*What the exercise asks*.
Copy the part of the plot summary that begins with "Before their training" and ends with "in his home.", substituting "German navy" for "Kriegsmarine".
====== Excerpted passage ======
Before their training is complete, and while the cargo is loaded, German warships attempt to recapture the U-boat, forcing Maes to depart for the US immediately. Jäger accidentally kills Maes in an argument, leaving Stan in charge. The group is joined by a French-speaking Congolese worker named Jenga (Rudy Mukendi), left behind by his employer during the German attack. [3] [4] The untrained crew successfully fight through the Kriegsmarine and overcome other obstacles, such as the flooding of the onboard toilet, as they depart for New York. Filip (Joren Seldeslachts) tells Stan's surviving daughter Nadine (Ella-June Henrard) that her father was tortured and her mother and baby sibling were murdered by a Gestapo officer named Kirchbaum (Martin Semmelrogge) because he had hidden a Jewish family in his home.
====== Dataset rows ======
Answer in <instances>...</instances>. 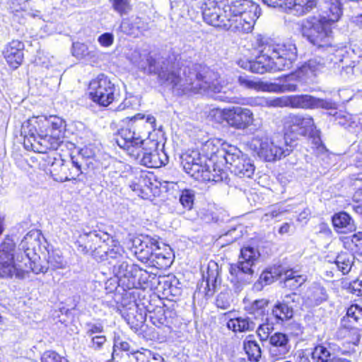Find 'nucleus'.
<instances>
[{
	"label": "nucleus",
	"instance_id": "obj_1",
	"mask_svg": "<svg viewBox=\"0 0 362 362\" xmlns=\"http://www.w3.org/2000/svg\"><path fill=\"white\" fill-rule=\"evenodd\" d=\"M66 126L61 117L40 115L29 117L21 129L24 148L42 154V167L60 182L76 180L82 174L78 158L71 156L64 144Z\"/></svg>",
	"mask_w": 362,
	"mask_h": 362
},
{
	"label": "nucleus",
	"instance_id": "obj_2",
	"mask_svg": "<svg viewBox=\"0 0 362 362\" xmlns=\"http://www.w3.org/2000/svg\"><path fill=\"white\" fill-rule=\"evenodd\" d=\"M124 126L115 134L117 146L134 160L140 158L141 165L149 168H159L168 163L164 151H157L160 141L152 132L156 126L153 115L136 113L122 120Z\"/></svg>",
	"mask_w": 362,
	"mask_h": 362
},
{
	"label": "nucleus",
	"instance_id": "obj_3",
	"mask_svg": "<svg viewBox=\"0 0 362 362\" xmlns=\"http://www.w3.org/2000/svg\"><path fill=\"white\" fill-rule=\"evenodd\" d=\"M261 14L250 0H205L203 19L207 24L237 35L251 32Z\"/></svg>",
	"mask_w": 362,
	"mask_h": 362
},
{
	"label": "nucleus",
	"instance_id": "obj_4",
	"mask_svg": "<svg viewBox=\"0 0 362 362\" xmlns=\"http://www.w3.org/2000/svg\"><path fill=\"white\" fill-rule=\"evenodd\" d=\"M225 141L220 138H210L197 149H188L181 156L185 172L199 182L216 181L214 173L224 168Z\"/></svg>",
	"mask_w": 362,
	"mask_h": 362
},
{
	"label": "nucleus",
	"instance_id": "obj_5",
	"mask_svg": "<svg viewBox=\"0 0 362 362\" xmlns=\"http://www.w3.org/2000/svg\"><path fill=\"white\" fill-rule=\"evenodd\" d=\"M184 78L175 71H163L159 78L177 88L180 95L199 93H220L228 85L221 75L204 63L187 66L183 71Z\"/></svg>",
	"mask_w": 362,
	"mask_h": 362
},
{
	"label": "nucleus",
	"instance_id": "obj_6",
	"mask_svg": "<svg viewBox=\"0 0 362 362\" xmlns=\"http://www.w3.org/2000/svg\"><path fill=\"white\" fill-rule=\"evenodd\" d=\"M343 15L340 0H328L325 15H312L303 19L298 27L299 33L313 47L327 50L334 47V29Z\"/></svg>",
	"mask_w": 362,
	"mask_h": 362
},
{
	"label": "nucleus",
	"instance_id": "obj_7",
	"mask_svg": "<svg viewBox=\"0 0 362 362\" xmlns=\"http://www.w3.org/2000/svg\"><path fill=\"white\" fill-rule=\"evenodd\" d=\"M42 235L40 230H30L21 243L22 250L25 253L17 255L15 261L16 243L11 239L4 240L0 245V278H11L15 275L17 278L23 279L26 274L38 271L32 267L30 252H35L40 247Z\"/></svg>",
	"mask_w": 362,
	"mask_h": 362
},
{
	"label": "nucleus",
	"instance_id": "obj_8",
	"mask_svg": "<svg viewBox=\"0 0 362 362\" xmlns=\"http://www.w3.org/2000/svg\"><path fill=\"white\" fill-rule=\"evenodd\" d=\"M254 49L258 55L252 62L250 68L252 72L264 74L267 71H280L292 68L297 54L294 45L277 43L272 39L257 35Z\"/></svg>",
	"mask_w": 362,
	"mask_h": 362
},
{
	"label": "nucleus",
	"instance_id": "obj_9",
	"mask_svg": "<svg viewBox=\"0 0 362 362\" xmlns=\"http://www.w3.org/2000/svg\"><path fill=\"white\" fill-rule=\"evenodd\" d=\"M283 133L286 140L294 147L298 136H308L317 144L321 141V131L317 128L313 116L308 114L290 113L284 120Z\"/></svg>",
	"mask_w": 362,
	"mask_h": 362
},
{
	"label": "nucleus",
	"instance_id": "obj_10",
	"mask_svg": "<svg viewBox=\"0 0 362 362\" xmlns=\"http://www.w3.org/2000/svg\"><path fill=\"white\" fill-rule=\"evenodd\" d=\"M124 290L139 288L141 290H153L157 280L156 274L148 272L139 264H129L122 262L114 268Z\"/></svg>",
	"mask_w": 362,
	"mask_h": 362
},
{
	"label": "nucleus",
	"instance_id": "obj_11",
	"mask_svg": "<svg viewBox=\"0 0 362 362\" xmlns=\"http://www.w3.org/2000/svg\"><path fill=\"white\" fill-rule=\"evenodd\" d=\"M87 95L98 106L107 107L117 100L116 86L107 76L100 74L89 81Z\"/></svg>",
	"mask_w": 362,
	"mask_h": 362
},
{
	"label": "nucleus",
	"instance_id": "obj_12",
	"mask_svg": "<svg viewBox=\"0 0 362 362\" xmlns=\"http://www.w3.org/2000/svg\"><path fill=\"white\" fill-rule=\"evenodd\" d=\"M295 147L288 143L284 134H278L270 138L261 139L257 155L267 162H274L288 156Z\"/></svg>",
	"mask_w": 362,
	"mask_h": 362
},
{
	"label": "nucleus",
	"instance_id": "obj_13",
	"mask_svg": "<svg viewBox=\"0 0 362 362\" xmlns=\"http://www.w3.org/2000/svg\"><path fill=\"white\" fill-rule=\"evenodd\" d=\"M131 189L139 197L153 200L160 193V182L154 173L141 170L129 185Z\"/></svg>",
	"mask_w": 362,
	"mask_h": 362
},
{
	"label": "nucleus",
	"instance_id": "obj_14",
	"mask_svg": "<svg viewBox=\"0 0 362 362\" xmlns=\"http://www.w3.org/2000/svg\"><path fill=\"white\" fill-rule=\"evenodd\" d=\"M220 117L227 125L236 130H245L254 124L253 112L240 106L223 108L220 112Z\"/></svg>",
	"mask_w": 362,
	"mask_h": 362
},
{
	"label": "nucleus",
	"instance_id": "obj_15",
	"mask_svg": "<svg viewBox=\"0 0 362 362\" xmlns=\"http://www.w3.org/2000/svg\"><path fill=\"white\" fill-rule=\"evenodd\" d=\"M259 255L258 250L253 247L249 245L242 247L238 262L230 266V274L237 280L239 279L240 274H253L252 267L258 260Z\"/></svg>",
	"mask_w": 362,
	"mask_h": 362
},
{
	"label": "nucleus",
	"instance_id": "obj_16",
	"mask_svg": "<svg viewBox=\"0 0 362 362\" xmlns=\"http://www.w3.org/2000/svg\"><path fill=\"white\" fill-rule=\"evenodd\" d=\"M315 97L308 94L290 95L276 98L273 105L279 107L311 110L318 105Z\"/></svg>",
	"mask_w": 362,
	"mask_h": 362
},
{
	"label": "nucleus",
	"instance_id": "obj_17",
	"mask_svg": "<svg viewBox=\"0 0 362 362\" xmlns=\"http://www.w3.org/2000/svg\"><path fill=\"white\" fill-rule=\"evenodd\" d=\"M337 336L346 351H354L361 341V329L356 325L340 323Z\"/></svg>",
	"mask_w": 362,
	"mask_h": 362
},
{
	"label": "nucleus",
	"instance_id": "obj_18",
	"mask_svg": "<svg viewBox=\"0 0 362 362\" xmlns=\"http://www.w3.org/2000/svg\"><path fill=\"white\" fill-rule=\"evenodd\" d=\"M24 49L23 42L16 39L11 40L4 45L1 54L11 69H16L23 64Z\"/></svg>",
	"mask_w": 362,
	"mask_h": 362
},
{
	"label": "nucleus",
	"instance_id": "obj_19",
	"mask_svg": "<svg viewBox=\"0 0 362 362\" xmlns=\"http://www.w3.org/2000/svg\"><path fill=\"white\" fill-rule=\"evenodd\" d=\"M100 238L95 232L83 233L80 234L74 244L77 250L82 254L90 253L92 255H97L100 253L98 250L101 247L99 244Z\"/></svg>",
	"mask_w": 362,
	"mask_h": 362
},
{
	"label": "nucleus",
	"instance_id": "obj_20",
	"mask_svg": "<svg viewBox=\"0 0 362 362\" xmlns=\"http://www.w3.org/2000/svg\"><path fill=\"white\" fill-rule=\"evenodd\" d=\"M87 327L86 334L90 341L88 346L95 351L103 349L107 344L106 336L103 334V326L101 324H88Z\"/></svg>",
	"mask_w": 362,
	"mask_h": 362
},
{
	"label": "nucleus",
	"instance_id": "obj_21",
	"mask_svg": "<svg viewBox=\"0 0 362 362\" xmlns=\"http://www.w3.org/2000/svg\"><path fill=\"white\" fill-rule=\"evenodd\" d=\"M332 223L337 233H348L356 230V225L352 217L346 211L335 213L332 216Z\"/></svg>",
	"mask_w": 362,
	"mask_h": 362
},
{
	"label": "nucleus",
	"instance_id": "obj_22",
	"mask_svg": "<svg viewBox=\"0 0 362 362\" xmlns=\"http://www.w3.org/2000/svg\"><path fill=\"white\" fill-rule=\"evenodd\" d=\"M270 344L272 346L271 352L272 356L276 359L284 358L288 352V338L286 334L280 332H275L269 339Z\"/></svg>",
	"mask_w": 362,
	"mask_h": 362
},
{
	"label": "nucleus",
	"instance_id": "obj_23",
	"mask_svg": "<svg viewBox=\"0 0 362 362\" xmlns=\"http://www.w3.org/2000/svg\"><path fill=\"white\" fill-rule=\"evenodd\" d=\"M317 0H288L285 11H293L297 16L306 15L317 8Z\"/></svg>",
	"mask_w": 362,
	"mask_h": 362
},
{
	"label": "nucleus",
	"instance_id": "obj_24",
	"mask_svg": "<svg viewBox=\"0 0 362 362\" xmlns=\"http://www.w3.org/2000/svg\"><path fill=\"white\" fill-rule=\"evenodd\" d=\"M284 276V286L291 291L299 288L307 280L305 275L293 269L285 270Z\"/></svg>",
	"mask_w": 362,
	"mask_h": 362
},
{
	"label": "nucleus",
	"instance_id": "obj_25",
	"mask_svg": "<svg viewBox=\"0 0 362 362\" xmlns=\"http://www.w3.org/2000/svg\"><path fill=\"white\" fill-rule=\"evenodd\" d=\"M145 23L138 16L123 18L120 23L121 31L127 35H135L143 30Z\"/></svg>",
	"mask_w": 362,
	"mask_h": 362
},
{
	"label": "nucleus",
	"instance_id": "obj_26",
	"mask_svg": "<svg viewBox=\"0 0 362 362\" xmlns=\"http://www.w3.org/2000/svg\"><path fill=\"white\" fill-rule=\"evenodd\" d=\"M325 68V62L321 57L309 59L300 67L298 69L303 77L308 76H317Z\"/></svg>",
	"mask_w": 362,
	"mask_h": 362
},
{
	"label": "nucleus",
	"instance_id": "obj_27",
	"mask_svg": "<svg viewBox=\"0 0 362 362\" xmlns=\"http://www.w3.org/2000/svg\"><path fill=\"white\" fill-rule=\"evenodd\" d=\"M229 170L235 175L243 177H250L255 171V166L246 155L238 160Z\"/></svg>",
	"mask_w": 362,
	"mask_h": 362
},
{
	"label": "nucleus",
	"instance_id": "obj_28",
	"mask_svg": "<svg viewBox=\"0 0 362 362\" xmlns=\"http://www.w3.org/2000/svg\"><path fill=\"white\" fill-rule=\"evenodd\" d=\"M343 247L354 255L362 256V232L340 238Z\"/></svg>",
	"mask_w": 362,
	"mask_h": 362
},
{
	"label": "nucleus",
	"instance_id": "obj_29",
======
*Solution for this problem*.
Before their training is complete, and while the cargo is loaded, German warships attempt to recapture the U-boat, forcing Maes to depart for the US immediately. Jäger accidentally kills Maes in an argument, leaving Stan in charge. The group is joined by a French-speaking Congolese worker named Jenga (Rudy Mukendi), left behind by his employer during the German attack. [3] [4] The untrained crew successfully fight through the German navy and overcome other obstacles, such as the flooding of the onboard toilet, as they depart for New York. Filip (Joren Seldeslachts) tells Stan's surviving daughter Nadine (Ella-June Henrard) that her father was tortured and her mother and baby sibling were murdered by a Gestapo officer named Kirchbaum (Martin Semmelrogge) because he had hidden a Jewish family in his home.